OPEC’s crude oil production rose by 120,000 barrels per day (bpd) in September from August – the second monthly increase in a row – as higher output in Iran and Nigeria offset the Saudi cuts, the monthly Reuters survey showed on Monday.
All OPEC members produced 27.73 million bpd in September, as Nigeria and Iran boosted production the most, according to the survey based on vessel-tracking data, consultants, and sources at OPEC and oil firms.
Nigeria, which has been lagging behind its quota in the OPEC+ deal, increased its oil production by 110,000 bpd in the absence of major disruptions to exports, the survey found.

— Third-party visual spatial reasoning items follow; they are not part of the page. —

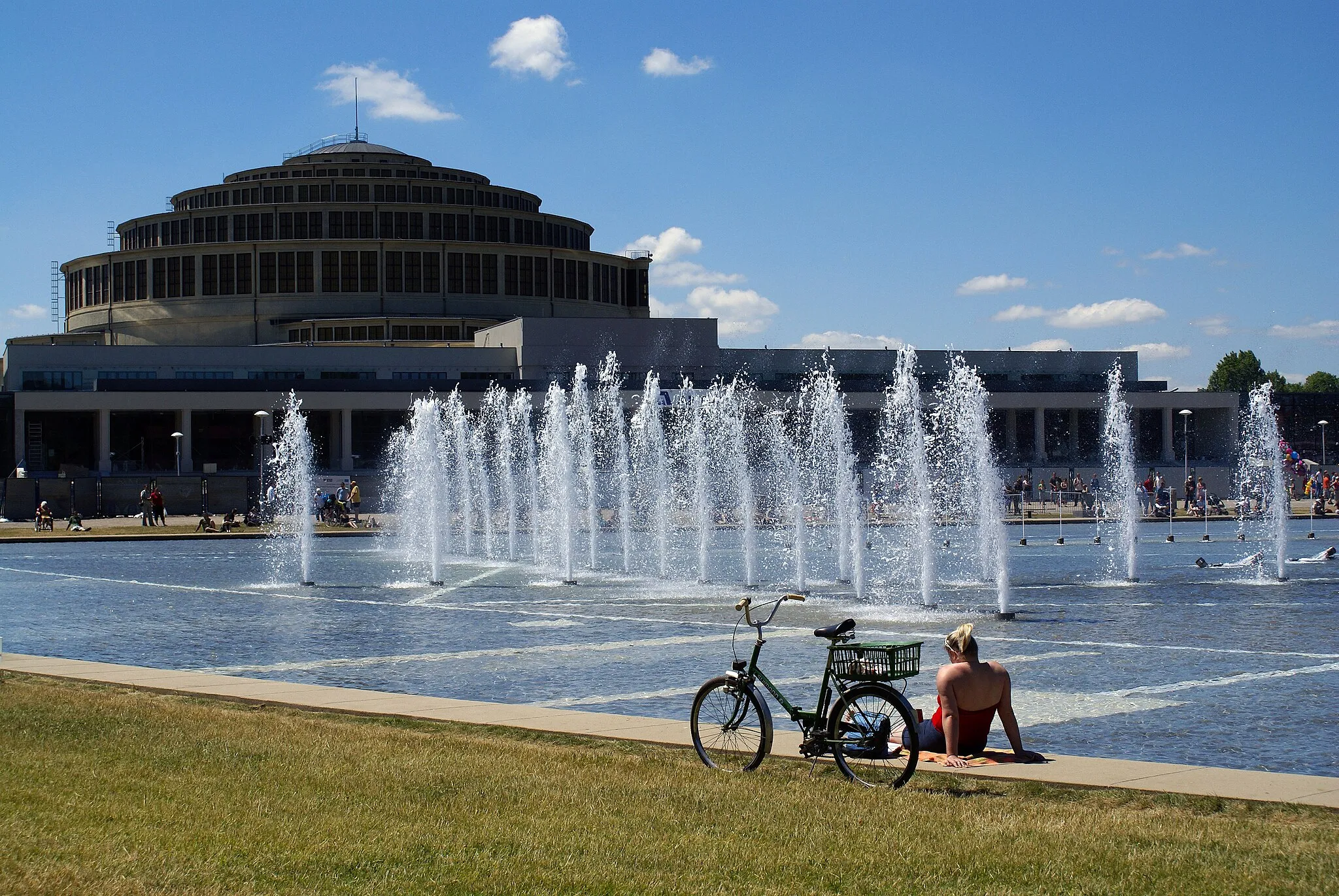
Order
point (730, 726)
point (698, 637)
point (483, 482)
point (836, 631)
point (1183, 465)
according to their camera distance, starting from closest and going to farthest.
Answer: point (836, 631) < point (730, 726) < point (698, 637) < point (483, 482) < point (1183, 465)

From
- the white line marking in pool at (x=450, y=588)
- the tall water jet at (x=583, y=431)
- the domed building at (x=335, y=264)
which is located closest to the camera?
the white line marking in pool at (x=450, y=588)

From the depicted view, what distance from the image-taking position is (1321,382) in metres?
193

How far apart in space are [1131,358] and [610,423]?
43.0 m

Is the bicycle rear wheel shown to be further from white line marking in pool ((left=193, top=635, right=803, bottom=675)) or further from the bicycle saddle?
white line marking in pool ((left=193, top=635, right=803, bottom=675))

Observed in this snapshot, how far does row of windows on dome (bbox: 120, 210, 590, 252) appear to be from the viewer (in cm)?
10081

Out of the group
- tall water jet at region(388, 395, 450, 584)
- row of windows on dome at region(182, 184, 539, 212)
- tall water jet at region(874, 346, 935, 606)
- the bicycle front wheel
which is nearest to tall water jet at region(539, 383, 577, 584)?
tall water jet at region(388, 395, 450, 584)

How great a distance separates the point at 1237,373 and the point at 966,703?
18230 centimetres

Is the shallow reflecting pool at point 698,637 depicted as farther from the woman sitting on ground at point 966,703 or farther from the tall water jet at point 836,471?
the tall water jet at point 836,471

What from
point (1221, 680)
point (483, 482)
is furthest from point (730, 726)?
point (483, 482)

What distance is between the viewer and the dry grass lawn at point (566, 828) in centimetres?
698

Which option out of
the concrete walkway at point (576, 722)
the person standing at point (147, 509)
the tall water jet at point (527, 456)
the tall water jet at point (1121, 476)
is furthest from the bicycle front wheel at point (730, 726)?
the person standing at point (147, 509)

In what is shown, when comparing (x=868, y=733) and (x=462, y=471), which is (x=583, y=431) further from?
(x=868, y=733)

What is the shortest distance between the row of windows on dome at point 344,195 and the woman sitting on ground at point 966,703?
312 ft

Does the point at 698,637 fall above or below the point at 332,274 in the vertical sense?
below
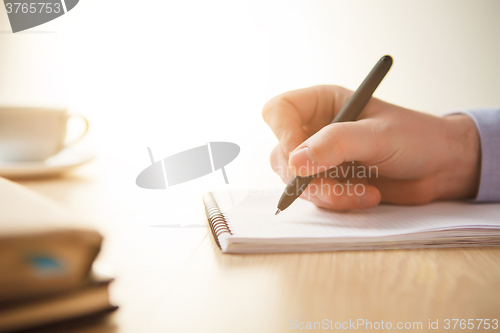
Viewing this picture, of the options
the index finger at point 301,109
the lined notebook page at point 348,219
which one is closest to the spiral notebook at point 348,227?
the lined notebook page at point 348,219

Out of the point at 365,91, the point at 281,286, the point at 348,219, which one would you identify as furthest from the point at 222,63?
the point at 281,286

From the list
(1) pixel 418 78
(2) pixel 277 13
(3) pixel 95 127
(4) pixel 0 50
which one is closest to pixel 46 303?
(3) pixel 95 127

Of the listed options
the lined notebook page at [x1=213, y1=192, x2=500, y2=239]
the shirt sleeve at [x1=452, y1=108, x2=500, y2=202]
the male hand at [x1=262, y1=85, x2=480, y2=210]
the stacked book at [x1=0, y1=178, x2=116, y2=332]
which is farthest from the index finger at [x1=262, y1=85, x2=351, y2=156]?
the stacked book at [x1=0, y1=178, x2=116, y2=332]

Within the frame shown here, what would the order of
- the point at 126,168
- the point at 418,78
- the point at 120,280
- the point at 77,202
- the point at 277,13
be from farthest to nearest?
the point at 418,78 < the point at 277,13 < the point at 126,168 < the point at 77,202 < the point at 120,280

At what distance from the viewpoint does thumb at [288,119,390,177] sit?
16.9 inches

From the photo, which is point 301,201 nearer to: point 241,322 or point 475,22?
point 241,322

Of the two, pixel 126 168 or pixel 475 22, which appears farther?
pixel 475 22

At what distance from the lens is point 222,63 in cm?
122

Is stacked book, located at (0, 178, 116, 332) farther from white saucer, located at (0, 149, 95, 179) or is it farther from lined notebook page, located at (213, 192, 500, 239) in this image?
white saucer, located at (0, 149, 95, 179)

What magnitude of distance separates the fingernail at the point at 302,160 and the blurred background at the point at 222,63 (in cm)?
34

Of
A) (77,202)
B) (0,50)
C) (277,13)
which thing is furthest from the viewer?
(277,13)

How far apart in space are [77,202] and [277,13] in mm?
1045

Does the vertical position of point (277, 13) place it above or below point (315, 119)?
above

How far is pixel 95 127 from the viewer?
1.07 m
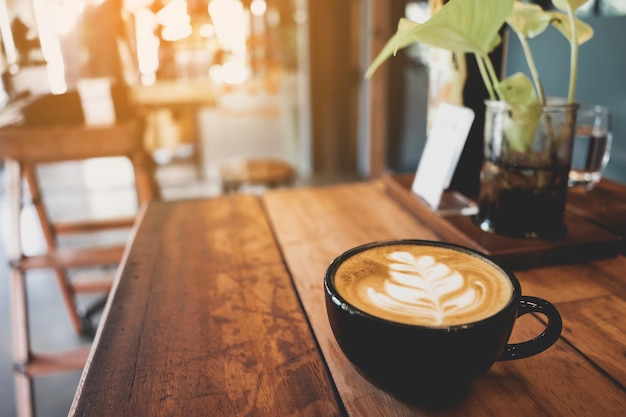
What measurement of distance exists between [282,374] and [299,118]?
487cm

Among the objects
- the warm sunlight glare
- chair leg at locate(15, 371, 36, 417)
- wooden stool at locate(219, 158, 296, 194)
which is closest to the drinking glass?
chair leg at locate(15, 371, 36, 417)

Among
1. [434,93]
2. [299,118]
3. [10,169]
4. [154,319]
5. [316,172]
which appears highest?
[434,93]

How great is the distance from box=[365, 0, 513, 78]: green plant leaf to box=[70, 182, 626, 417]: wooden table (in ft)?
1.22

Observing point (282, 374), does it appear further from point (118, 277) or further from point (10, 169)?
point (10, 169)

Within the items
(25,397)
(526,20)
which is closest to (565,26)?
(526,20)

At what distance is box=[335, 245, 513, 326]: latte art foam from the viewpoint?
491 millimetres

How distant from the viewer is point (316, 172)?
505 centimetres

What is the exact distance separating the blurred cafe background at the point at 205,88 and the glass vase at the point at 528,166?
172 centimetres

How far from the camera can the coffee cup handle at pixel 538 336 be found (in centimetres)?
52

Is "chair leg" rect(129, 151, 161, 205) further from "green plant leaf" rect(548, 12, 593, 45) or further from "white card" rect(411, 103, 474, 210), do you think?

Iran, exempted from the OPEC+ cuts due to the U.S. sanctions, saw the second-largest increase in oil output within OPEC and is estimated to have pumped 3.15 million bpd in September—the highest since 2018.
In the middle of August, a senior Iranian government official was quoted as saying that crude oil exports from Iran had gone up to 1.4 million bpd.
Separately, the head of the National Iranian Oil Company has said there were plans to boost oil production to 3.5 million bpd by the end of September.
The rises in Nigerian and Iranian production offset a large part of the cuts from Saudi Arabia, which is estimated to have kept its oil output in line with the pledge to pump around 9 million bpd in September, the Reuters survey found.
September was the second consecutive month in which OPEC’s crude oil production increased, after a 113,000 bpd rise to 27.45 million bpd in August.
Official OPEC figures for the September production are due out on October 12 in the Monthly Oil Market Report.
This week, on October 4, the Joint Ministerial Monitoring Committee (JMMC) of the OPEC+ group is meeting to take stock of the oil market developments in recent weeks.
Saudi Arabia has extended its extra 1 million bpd cut until the end of the year, but some analysts have said that the Kingdom could begin easing the cut sooner than oil market participants believe as the world’s top crude oil exporter wouldn’t risk demand destruction through too high prices.